Macquarie and Institutional Funds Accelerate Acquisition of BESS Platforms across Europe
Institutional infrastructure funds are taking stakes in battery energy storage development platforms across Europe. Macquarie Asset Management's acquisition of Island Green Power in May 2025 exemplifies this emerging trend.
| Countries | Royaume-Uni |
|---|---|
| Companies | Enel, RWE, Iberdrola, Macquarie Asset Management, Island Green Power |
| Sector | Stockage énergie, Batteries |
| Theme | Investissements & Transactions, Investissement entreprise |
Europe's largest utilities were the first to invest in battery storage on the continent more than a decade ago. Enel, RWE and Iberdrola mobilised their corporate balance sheets and in-house expertise — engineering, project construction, electricity market trading and asset management — to develop and operate the first generation of storage projects. These deployments then responded to strategic and technical imperatives, not commercial ones.
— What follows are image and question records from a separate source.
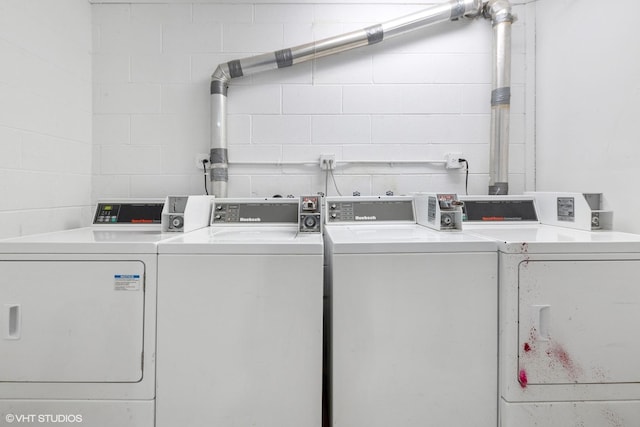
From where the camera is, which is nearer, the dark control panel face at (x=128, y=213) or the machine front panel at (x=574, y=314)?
the machine front panel at (x=574, y=314)

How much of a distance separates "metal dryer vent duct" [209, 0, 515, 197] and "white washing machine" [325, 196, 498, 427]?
117 centimetres

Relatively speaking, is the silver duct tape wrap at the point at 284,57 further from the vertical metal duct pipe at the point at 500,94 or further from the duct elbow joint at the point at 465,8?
the vertical metal duct pipe at the point at 500,94

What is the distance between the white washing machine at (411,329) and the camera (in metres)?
1.17

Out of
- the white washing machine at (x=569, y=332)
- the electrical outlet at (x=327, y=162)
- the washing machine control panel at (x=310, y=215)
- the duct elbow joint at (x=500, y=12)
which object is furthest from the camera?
the electrical outlet at (x=327, y=162)

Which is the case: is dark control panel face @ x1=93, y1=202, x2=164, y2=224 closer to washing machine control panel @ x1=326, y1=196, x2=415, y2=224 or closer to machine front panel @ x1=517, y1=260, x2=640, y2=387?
washing machine control panel @ x1=326, y1=196, x2=415, y2=224

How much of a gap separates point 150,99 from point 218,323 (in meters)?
1.77

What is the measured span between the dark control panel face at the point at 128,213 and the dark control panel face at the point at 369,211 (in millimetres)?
1064

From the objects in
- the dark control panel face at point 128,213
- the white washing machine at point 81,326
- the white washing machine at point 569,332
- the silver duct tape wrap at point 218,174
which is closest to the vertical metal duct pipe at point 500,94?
the white washing machine at point 569,332

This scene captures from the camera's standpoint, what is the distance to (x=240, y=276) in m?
1.17

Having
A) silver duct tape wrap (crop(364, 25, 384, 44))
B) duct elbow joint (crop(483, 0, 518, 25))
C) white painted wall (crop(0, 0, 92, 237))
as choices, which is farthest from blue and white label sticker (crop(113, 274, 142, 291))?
duct elbow joint (crop(483, 0, 518, 25))

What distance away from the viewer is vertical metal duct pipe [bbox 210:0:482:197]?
2070 millimetres

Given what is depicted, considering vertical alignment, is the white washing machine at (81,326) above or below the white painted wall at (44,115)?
below

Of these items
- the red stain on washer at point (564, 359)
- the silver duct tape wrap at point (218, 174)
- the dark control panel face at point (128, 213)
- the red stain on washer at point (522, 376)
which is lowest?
the red stain on washer at point (522, 376)

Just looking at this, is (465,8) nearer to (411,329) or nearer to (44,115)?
(411,329)
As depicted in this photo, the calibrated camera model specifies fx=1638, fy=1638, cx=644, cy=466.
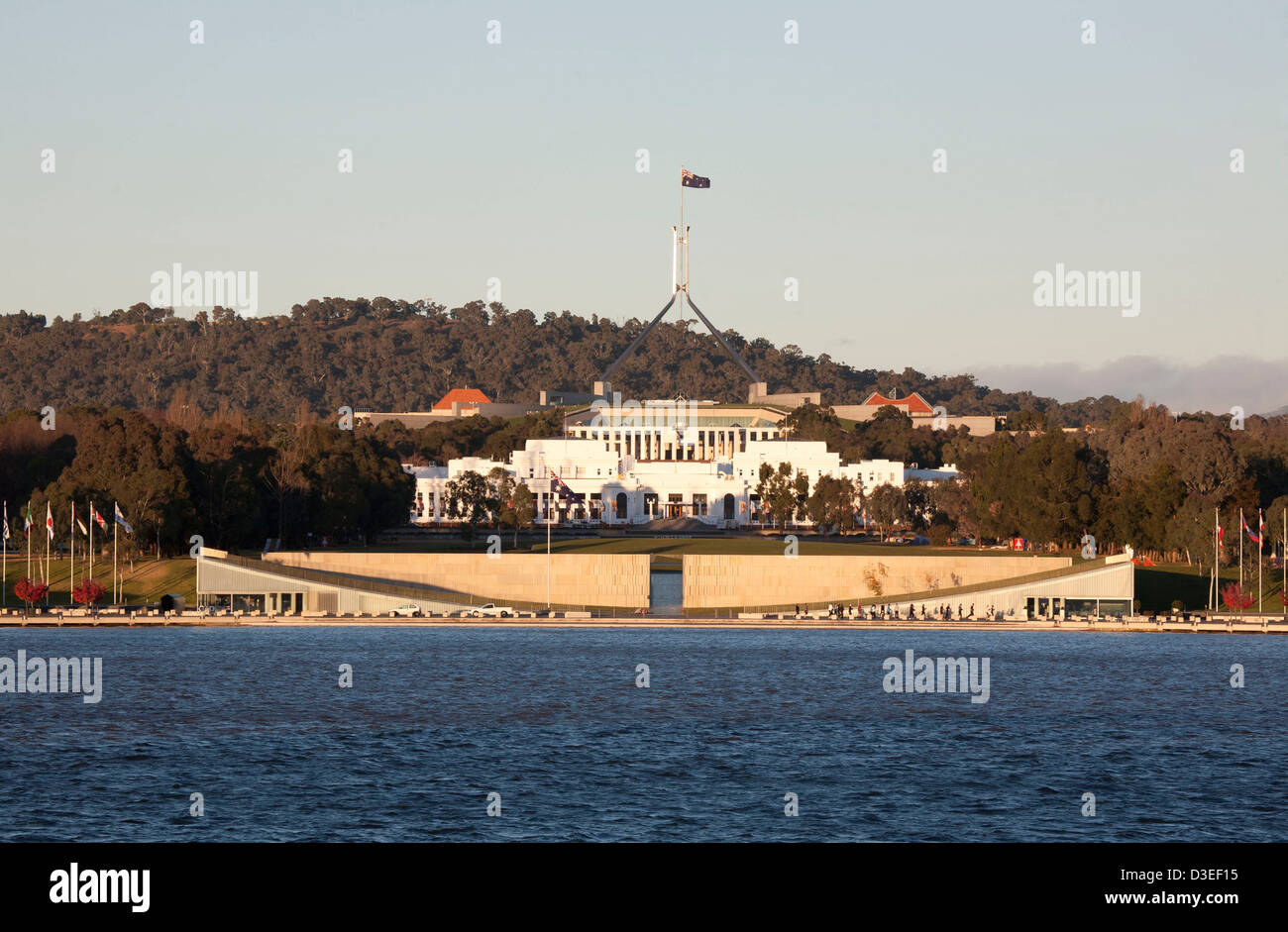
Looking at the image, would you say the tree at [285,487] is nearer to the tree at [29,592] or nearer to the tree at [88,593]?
the tree at [88,593]

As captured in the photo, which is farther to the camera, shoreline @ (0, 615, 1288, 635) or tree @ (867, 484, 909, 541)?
tree @ (867, 484, 909, 541)

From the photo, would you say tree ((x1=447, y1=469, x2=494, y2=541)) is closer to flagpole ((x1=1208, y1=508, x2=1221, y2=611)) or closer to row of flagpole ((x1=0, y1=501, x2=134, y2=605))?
row of flagpole ((x1=0, y1=501, x2=134, y2=605))

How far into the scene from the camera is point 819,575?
8419 centimetres

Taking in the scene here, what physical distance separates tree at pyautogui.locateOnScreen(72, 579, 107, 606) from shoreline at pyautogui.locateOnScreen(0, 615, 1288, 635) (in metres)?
3.40

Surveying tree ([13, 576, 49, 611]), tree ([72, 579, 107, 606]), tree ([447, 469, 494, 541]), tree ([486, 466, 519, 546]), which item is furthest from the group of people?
tree ([447, 469, 494, 541])

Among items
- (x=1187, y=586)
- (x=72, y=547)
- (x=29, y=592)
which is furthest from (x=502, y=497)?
(x=1187, y=586)

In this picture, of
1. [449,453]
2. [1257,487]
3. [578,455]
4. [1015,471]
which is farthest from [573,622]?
[449,453]

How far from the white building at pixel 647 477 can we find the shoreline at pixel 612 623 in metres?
76.7

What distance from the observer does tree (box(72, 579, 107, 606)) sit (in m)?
80.1

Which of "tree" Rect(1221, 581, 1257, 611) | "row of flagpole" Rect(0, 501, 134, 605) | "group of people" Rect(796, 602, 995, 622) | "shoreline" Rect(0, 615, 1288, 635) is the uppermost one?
Answer: "row of flagpole" Rect(0, 501, 134, 605)

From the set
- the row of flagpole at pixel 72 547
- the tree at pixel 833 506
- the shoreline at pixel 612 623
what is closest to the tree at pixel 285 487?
the row of flagpole at pixel 72 547

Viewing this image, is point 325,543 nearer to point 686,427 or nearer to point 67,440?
point 67,440

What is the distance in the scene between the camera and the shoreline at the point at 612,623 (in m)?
76.1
Battery storage, an asset class now institutionalised
This pioneering dynamic has transformed battery storage into an established asset class, accessible to private institutional capital. In this context, infrastructure funds are acquiring and/or building battery energy storage systems (BESS) development platforms with advanced market access capabilities. By supporting agile and optimization-focused operators, these sponsors foster sector institutionalisation and faster scaling in still-fragmented markets.
These funds' operating model consists of taking stakes in developer platforms to access project pipelines. They then provide construction financing or "brown-to-green" type funding to materialise portfolio assets. Macquarie Asset Management illustrated this trend by acquiring Island Green Power in May 2025, a solar and BESS project developer based in the United Kingdom.
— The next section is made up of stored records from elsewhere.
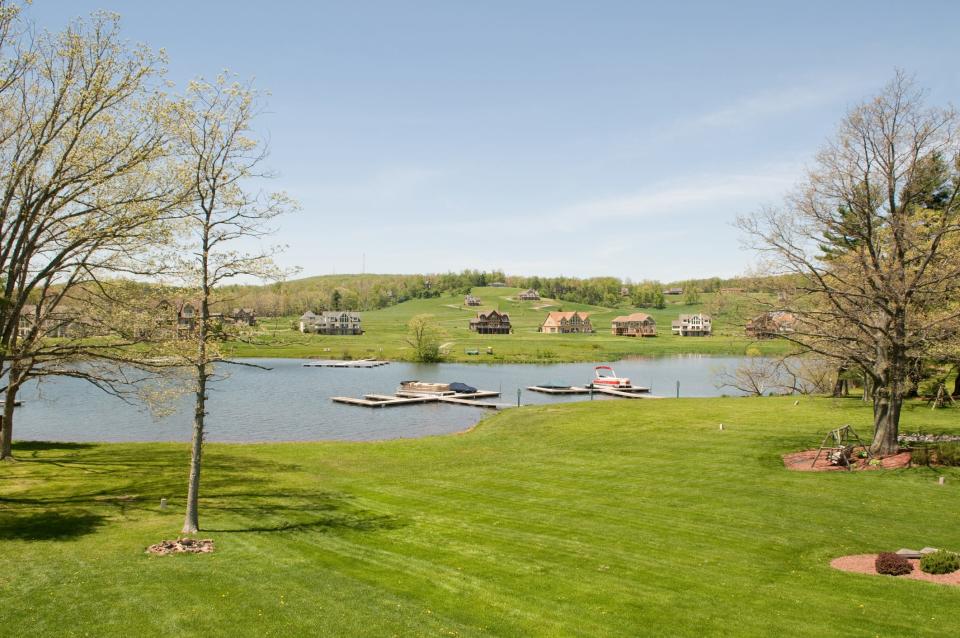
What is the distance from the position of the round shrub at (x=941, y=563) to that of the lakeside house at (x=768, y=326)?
1388 centimetres

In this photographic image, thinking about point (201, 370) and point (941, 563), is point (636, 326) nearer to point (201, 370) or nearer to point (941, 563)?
point (941, 563)

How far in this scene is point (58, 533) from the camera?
1748 centimetres

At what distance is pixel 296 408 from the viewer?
195ft

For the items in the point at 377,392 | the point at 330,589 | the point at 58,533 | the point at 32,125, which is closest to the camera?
the point at 330,589

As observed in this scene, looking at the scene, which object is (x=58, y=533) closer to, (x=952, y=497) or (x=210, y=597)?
(x=210, y=597)

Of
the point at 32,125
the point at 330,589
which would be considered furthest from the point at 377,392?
the point at 330,589

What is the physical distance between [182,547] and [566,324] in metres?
170

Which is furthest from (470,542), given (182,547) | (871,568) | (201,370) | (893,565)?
(893,565)

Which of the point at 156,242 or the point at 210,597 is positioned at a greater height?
the point at 156,242

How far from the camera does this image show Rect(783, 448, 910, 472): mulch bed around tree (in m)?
26.4

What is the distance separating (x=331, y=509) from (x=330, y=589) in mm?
7358

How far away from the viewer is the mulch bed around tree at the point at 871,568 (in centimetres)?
1455

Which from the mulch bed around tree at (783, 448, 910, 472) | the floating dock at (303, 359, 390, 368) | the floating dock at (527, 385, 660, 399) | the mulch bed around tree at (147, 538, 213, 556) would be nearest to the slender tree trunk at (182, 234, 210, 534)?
the mulch bed around tree at (147, 538, 213, 556)

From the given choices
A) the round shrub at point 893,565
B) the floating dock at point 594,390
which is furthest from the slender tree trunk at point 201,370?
the floating dock at point 594,390
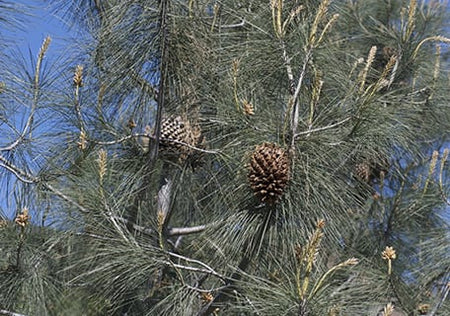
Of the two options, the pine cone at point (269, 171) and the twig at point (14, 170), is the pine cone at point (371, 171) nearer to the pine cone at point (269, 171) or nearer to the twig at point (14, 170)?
the pine cone at point (269, 171)

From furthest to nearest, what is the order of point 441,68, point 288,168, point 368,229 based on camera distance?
point 441,68
point 368,229
point 288,168

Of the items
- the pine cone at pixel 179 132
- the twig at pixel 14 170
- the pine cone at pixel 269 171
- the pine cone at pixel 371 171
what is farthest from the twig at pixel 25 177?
the pine cone at pixel 371 171

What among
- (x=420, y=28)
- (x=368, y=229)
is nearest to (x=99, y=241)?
(x=368, y=229)

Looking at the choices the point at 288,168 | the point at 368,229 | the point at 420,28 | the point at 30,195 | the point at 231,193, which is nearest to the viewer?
the point at 288,168

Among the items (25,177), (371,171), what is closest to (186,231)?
(25,177)

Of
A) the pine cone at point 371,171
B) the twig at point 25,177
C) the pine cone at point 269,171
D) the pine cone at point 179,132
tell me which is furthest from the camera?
the pine cone at point 371,171

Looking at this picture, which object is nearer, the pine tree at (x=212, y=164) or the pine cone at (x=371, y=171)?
the pine tree at (x=212, y=164)

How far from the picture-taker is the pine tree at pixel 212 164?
5.84 feet

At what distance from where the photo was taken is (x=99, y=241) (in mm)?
1946

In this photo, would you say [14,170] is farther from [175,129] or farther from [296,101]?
[296,101]

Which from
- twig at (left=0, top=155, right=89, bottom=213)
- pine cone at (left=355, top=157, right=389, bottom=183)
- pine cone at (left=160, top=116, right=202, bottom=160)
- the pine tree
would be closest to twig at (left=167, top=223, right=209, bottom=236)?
the pine tree

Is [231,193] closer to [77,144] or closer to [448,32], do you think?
[77,144]

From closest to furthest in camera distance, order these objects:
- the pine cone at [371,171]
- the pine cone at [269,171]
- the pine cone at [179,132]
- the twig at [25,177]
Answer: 1. the pine cone at [269,171]
2. the twig at [25,177]
3. the pine cone at [179,132]
4. the pine cone at [371,171]

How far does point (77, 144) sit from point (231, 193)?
1.71 feet
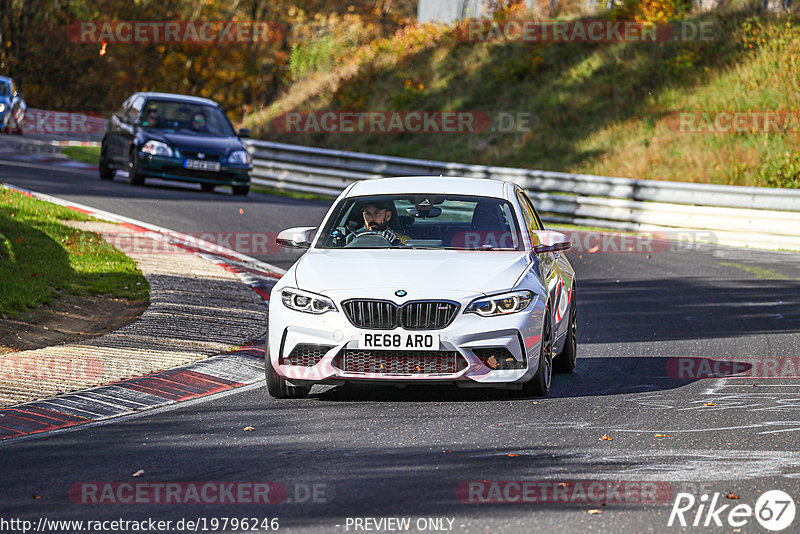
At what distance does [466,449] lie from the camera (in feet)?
22.6

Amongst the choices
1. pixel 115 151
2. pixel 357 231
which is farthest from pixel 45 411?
pixel 115 151

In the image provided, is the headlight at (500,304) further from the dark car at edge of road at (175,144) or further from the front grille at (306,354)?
the dark car at edge of road at (175,144)

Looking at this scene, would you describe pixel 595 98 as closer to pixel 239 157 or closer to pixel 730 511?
pixel 239 157

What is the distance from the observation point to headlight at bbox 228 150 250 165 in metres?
24.1

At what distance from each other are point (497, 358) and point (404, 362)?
2.05 ft

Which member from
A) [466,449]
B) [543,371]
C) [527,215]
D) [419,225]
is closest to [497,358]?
[543,371]

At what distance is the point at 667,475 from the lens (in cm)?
630

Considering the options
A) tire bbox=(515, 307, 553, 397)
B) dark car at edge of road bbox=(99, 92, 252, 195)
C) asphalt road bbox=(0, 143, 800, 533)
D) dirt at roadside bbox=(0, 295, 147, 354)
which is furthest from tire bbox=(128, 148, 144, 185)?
tire bbox=(515, 307, 553, 397)

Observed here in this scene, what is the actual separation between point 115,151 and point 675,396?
1818 centimetres

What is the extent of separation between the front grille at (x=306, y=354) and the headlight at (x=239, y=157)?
16.2 meters

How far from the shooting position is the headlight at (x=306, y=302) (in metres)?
8.19

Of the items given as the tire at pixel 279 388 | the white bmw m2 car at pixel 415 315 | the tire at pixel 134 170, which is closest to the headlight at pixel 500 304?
the white bmw m2 car at pixel 415 315

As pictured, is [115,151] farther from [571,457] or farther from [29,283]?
[571,457]

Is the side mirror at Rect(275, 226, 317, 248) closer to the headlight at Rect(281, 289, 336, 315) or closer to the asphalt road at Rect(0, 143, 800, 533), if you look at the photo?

A model designed for fragmented European markets
The transaction conducted by Macquarie Asset Management is presented as a relevant example of a platform acquisition strategy in rapid expansion across Europe. Institutional funds thus seek to combine access to an established project pipeline and optimisation capabilities developed by specialised players. This approach enables them to deploy capital at scale in markets where commercial fragmentation makes rapid organic expansion difficult. It simultaneously redefines the energy storage value chain, with utilities gradually ceding ground to financial sponsors capable of industrialising deployment.